La réussite : une notion éphémère
Cette canalisation passe par les cours de Blanche Salant à l’Atelier international de Théâtre, puis par les ateliers du Sudden de Raymond Acquaviva, tout en travaillant avec l’école Charles Dullin. Il pratique comme comédien pendant quelques années, avant que l’envie ne le prenne de mettre en scène : « Je voulais essayer : j’aime avoir la maîtrise d’ouvrage, peut-être en raison d’un rapport souvent conflictuel avec l’autorité, qui fait que je ne sais pas toujours comment me positionner. Je me suis dit : je tente ça et après, j’arrête, c’est trop dur, trop précaire. » À cette époque, il n’a pas le statut intermittent.

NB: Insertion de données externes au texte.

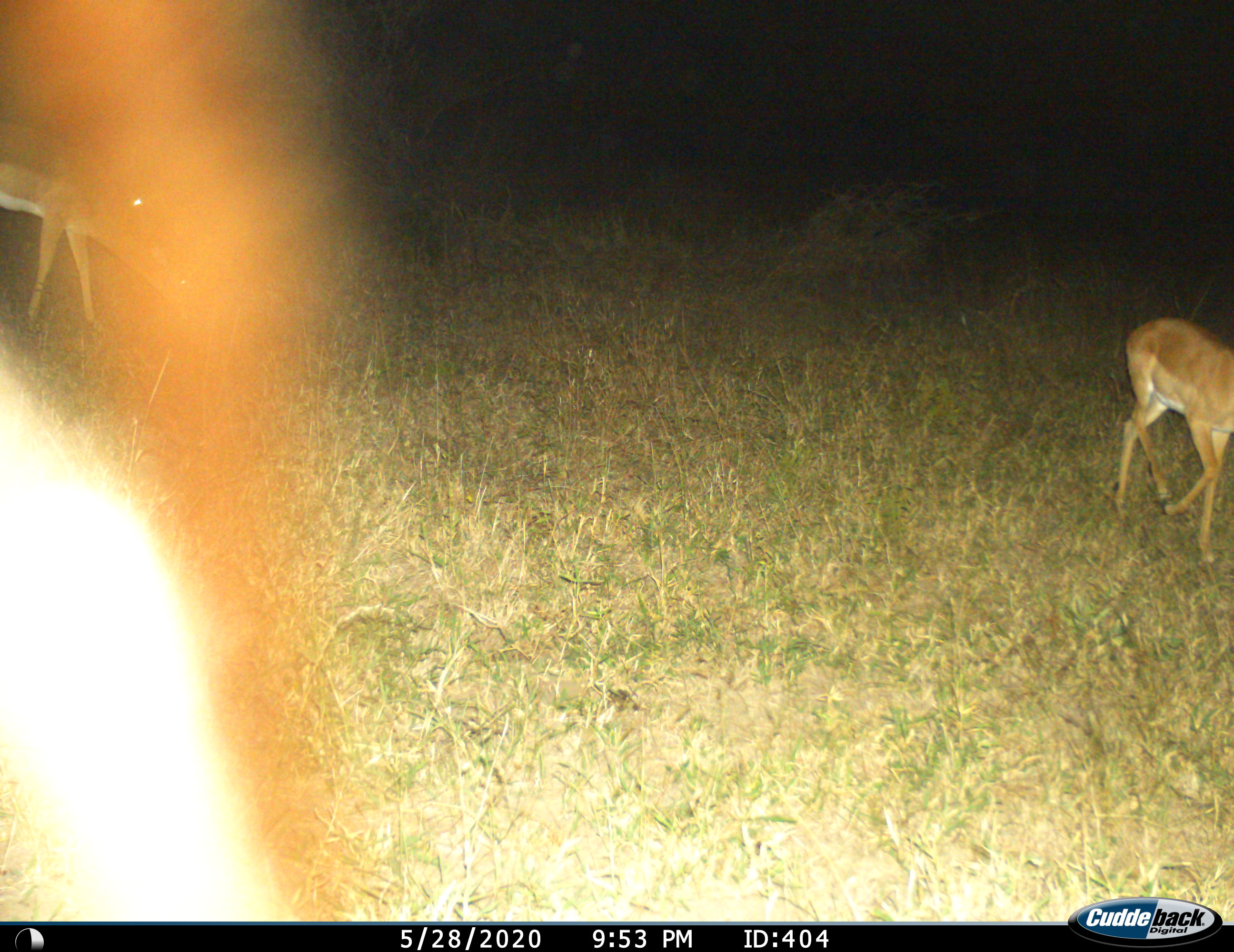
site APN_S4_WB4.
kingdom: Animalia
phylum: Chordata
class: Mammalia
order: Artiodactyla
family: Bovidae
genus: Aepyceros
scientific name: Aepyceros melampus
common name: impala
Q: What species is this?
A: Impala (Aepyceros melampus).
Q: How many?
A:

Il découvre un texte intéressant et drôle : Italienne Scène de Jean-François Sivadier. Le présentant au concours Jeunes metteurs en scène du Théâtre 13 en 2011, son spectacle remporte le Prix du Public, la Mention Spéciale du Jury et le Prix du Théâtre de l’Opprimé. L’aventure est belle, quoique trompeuse : « Italienne Scène fut la voie royale puisque nous sommes arrivés en finale et que nous avons fait plusieurs dates, parfois dans des salles de 250 places. » Toutefois, il reconnaît dans cette réussite l’illusion d’une facilité que ses projets ultérieurs ont tôt fait de briser : il faut se battre pour s’imposer ; la réussite est une notion éphémère.
S’il intègre le Théâtre 13 comme membre du jury pour le concours des Jeunes metteurs en scène, s’il a l’impression d’avoir trouvé « une famille », l’artiste admet qu’il préfère jouer plutôt que mettre en scène, notamment en raison des risques financiers : « À mon échelle économique, la mise en scène est une aventure difficile, car il faut réunir des gens, qu’on risque de ne pas beaucoup payer, financer une scénographie, trouver des théâtres qui ne vous connaissent souvent pas ou qui ne vous font pas confiance… »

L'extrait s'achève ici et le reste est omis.